BOLSA

Moderado optimismo para 2020

Este nuevo año se pre­senta car­gado de in­cer­ti­dum­bres para la renta va­riable ante el ma­lestar so­cial en el mundo, ten­siones geo­po­lí­ticas y la vo­la­ti­lidad del mer­cado. Todo ello en un en­torno de bajo cre­ci­miento, re­du­cidos tipos de in­terés y baja in­fla­ción.

En definitiva, nada especial respecto a los últimos años marcados por el derroche de energía de los bancos centrales para mantener la estabilidad.

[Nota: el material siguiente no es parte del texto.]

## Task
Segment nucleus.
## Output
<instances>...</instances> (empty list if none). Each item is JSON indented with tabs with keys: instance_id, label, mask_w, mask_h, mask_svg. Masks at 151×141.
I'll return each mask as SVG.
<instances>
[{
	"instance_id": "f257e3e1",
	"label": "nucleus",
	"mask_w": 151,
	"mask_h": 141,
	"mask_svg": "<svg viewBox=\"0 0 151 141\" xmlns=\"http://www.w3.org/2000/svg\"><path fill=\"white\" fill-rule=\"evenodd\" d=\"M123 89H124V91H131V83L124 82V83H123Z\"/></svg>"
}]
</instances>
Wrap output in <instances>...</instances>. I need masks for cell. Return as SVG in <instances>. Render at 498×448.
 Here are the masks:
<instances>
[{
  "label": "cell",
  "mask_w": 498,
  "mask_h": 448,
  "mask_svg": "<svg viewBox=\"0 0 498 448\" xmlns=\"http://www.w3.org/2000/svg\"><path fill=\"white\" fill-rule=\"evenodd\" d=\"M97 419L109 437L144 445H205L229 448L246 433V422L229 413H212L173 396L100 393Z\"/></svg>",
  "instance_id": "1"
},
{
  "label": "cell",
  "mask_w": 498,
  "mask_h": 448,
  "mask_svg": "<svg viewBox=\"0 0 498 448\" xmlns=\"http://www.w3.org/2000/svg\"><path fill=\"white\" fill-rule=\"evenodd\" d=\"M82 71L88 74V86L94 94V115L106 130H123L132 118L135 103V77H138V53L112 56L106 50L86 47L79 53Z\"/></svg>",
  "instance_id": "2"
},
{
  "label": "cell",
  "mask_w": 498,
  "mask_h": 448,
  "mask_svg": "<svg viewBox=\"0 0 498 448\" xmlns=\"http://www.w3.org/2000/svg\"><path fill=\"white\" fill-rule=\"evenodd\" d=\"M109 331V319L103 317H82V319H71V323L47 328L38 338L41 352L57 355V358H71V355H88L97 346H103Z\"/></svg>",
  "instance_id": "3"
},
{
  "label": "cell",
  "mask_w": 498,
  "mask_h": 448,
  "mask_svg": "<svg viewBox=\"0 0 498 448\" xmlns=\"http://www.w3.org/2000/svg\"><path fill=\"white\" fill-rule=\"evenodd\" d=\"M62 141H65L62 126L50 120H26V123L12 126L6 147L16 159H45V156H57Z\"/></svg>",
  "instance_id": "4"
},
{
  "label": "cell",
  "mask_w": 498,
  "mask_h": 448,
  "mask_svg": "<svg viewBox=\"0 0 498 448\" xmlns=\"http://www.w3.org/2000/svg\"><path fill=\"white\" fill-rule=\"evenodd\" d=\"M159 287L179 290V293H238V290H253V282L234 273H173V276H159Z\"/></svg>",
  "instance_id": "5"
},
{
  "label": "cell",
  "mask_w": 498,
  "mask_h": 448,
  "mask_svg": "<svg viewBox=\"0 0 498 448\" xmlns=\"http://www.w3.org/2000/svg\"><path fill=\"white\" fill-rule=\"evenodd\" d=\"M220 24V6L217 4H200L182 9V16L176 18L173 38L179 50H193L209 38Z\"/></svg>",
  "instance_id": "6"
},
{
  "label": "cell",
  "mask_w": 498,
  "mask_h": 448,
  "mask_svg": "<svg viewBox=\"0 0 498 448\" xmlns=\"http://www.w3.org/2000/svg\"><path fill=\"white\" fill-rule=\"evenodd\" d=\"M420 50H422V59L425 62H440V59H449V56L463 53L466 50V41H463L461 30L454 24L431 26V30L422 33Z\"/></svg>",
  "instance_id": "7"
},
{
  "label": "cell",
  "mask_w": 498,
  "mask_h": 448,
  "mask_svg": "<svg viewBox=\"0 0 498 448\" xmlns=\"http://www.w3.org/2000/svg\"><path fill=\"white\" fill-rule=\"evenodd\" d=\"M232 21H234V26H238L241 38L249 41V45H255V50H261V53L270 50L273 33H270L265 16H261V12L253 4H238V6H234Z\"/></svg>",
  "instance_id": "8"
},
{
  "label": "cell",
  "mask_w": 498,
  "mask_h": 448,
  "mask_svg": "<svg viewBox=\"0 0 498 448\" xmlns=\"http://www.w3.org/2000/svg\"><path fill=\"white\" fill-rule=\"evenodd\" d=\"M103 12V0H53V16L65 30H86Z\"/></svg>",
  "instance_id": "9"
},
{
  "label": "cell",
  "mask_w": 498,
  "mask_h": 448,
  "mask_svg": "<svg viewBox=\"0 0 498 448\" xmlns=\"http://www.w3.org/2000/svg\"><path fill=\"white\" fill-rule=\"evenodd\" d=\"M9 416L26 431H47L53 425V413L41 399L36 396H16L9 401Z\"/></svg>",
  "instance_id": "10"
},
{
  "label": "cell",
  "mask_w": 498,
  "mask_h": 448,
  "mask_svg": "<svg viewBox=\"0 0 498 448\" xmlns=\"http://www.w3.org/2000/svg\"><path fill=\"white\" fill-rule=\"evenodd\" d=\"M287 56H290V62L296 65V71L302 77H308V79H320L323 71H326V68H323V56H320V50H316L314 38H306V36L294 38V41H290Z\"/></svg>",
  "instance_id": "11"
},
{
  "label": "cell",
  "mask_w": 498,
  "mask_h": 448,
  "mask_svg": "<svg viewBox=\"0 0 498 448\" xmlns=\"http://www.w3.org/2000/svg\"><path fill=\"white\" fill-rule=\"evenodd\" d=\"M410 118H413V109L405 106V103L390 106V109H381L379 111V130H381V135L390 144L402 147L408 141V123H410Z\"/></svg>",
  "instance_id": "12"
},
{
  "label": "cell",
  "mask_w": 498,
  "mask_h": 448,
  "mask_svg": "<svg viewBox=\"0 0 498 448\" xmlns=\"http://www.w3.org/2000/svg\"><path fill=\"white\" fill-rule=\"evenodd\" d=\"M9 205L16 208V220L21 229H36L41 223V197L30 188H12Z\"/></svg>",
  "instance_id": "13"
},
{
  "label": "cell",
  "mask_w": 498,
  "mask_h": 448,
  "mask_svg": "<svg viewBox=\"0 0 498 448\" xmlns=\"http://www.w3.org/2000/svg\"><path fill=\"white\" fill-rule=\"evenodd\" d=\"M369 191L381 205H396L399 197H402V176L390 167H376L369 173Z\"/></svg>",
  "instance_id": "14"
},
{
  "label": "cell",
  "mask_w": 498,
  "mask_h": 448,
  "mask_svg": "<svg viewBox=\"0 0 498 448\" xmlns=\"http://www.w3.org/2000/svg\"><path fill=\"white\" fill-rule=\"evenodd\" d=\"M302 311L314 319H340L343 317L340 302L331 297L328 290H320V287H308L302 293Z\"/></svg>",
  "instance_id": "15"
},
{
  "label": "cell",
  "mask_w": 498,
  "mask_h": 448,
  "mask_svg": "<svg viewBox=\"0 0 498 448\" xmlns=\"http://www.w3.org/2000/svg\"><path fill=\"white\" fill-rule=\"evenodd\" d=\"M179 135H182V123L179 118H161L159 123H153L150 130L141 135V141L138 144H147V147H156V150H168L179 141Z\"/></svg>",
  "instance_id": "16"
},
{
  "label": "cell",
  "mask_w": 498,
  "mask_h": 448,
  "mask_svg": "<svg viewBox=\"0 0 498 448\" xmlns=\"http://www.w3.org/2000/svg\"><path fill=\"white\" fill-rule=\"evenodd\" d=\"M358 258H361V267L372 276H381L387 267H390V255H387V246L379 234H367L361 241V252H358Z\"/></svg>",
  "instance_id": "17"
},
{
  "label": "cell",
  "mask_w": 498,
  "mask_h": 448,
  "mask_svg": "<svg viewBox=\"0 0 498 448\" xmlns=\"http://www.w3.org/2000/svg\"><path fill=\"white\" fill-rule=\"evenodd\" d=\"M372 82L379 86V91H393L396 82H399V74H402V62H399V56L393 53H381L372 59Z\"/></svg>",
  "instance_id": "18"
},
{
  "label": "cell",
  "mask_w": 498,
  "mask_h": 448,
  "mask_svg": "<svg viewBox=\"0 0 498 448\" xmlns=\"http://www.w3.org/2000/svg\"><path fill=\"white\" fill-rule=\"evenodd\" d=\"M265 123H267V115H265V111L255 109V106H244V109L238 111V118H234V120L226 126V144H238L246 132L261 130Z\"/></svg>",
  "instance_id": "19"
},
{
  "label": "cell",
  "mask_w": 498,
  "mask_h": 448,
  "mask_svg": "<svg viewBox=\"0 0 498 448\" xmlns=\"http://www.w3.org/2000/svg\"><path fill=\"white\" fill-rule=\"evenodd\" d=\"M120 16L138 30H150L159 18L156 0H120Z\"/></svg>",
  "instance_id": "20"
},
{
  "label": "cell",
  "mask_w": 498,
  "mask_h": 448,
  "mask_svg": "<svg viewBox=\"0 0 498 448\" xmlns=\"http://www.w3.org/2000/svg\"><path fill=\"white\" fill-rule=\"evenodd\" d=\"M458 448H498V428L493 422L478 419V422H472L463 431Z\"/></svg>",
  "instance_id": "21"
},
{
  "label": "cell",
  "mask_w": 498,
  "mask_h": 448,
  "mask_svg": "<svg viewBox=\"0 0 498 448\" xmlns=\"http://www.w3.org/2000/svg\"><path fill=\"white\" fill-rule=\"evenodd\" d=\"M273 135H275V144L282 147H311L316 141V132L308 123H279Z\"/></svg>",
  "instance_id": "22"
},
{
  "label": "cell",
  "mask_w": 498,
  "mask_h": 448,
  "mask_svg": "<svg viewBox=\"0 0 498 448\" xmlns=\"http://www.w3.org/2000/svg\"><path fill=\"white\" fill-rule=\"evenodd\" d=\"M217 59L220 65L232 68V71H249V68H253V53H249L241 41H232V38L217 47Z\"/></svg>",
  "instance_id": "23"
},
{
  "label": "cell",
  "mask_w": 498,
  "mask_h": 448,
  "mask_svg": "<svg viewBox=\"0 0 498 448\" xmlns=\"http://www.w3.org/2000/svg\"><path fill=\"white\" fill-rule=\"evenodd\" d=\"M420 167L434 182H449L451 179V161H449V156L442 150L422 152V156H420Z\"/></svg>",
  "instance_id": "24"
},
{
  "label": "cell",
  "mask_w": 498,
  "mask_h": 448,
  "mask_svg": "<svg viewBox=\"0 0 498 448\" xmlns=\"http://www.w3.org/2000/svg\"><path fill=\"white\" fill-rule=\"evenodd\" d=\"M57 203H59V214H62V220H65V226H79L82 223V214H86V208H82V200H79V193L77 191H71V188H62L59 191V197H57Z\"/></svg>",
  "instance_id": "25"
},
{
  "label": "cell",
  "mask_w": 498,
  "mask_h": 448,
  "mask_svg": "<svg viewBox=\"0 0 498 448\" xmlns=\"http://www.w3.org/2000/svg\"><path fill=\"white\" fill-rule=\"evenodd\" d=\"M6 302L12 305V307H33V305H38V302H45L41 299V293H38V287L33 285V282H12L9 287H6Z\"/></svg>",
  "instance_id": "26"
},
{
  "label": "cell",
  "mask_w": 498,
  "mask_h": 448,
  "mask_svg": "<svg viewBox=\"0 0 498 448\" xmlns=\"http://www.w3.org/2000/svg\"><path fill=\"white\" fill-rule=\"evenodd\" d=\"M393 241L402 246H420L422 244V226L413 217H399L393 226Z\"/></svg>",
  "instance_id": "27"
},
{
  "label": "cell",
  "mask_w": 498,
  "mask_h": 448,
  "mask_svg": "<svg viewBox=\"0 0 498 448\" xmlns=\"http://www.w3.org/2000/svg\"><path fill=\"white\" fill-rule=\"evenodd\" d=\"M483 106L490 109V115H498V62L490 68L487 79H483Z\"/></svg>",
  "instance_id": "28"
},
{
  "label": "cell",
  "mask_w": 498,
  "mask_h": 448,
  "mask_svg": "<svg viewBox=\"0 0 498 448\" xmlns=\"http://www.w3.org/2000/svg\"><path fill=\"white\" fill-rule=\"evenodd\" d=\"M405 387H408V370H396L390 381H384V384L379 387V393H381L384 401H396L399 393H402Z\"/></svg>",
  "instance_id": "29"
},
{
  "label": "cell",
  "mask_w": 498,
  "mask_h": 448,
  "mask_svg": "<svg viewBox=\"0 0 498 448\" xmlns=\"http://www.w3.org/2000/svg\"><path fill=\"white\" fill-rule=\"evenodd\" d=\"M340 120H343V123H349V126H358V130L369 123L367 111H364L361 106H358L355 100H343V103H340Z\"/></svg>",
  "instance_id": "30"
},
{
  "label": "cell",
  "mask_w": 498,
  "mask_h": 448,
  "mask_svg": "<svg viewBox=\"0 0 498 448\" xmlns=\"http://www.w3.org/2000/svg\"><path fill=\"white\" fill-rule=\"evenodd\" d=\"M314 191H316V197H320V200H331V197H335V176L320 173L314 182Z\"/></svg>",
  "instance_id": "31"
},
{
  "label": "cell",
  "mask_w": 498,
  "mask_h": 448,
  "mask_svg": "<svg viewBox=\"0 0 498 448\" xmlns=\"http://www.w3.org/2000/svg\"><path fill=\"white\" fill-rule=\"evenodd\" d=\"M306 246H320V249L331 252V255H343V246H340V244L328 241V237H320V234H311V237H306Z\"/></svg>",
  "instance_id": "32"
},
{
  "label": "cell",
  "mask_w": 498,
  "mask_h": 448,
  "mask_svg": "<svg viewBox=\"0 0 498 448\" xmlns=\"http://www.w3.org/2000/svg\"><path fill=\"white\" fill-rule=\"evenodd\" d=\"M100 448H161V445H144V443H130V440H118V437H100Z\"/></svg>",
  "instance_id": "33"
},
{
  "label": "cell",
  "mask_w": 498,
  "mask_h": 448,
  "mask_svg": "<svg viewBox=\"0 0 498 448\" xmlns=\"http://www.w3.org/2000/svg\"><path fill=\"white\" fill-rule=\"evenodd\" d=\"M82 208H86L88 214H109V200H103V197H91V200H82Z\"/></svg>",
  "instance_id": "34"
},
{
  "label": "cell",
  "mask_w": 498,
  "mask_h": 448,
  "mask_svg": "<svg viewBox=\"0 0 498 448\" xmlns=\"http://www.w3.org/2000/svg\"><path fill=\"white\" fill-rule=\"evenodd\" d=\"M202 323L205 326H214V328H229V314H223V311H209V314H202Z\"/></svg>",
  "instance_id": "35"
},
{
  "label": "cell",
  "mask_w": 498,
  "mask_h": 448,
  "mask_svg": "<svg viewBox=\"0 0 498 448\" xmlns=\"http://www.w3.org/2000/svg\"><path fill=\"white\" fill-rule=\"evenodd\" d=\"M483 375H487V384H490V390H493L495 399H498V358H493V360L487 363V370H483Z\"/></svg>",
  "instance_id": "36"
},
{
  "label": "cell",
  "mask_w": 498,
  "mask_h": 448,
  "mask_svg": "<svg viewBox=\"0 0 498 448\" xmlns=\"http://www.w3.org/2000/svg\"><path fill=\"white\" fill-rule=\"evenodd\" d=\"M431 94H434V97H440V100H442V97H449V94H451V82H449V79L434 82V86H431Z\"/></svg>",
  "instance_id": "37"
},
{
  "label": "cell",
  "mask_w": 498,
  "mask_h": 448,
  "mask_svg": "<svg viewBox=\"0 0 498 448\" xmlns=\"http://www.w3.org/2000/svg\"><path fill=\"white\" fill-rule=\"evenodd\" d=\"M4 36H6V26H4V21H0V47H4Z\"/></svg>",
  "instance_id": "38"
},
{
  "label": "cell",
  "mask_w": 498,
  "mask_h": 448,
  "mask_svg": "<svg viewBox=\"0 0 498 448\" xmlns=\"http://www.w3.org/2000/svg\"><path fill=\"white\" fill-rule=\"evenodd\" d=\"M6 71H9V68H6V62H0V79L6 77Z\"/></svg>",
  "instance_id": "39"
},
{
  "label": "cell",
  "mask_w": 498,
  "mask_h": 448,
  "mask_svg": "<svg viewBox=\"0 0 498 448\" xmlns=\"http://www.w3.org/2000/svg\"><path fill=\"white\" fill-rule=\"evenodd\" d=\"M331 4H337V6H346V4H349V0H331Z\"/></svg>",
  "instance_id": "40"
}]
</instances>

Los expertos, en cualquier caso, tratan de anticipar cuáles serán los factores más predecibles que pueden alterar el curso de los mercados en los próximos meses. Entre ellos destaca el creciente malestar social a nivel global, a pesar de que el comercio internacional está haciendo corre ríos de tinta en la prensa financiera internacional.

Y eso que los niveles de desempleo son relativamente reducidos, lo que lleva a muchos operadores que pasaría si el paro se empieza a elevar como consecuencia de una posible desaceleración económica o incluso en el más improbable caso de una recesión más aguda.

Acontecimientos que están alimentando los populismos y las ansias nacionalistas. Riesgos que se pueden ver impulsados con el Brexit. Los expertos restan importancia al elemento económico de la salida del Reino Unido de la Unión Europea pues apenas representa el 3% de la economía mundial, otra cosa es el movimiento político que incita a la autarquía.

Pero también hay otras amenazas. El punto final a la guerra comercial, si no sucede nada extraño, puede generar un elevado optimismo en los mercados con un crecimiento súbito de la velocidad de crecimiento sin bases sólidas de apoyo. A ello se suma el interés del presidente Donal Trump de mantener o incluso acelerar el ritmo económico de cara a las elecciones de final de año.

Teniendo en cuenta los bajos costes de financiación y la menor presión de los precios de las materias primas, una posible consecuencia de este proceso sería el exceso de liquidez en las empresas. De darse este escenario supondría un peligroso chute de adrenalina en la economía a la espera de comprobar cómo se reinvierte toda esa liquidez.

Los expertos, sin embargo, están trabajando con un escenario intermedio de cara a este nuevo curso, descartando tanto una posible recesión como una aceleración inesperada e incontrolada de la economía. Al respecto, señalan, la fase final actual del ciclo con mayor volatilidad aconseja cierta prudencia por lo que vuelve a imperar las recomendaciones de diversificación, geográfica y en activos, para hacer frente a las incertidumbres.

El problema una vez más será encontrar los sectores que marquen tendencia y las compañías buenas, bonitas y baratas. En principio toda apunta a que las tendencias predominantes en los próximos meses estarán en aquellos sectores con tecnología de última generación (5G, datos en la nube, Big Data, IA...), y medioambientales, agrícolas, farmacéuticos o demográficos. Y entre las empresas conviene apostar por aquella con reducidas necesidades de capital o con gran capacidad para generar valor.

Un dato importante a tener en cuenta es que el 10% de las empresas producen el 80% del beneficio mundial. Eso explica la importancia de centrar la inversión en empresas de calidad con rentabilidades sostenibles. Pero sin olvidar tampoco la opción de encontrar posibles unicornios, pues todos los años aparece alguno.

En cualquier caso, las posibilidades de dar con grandes gangas son reducidas, aunque todo es ponerse manos a la obra y tener un poquito de suerte.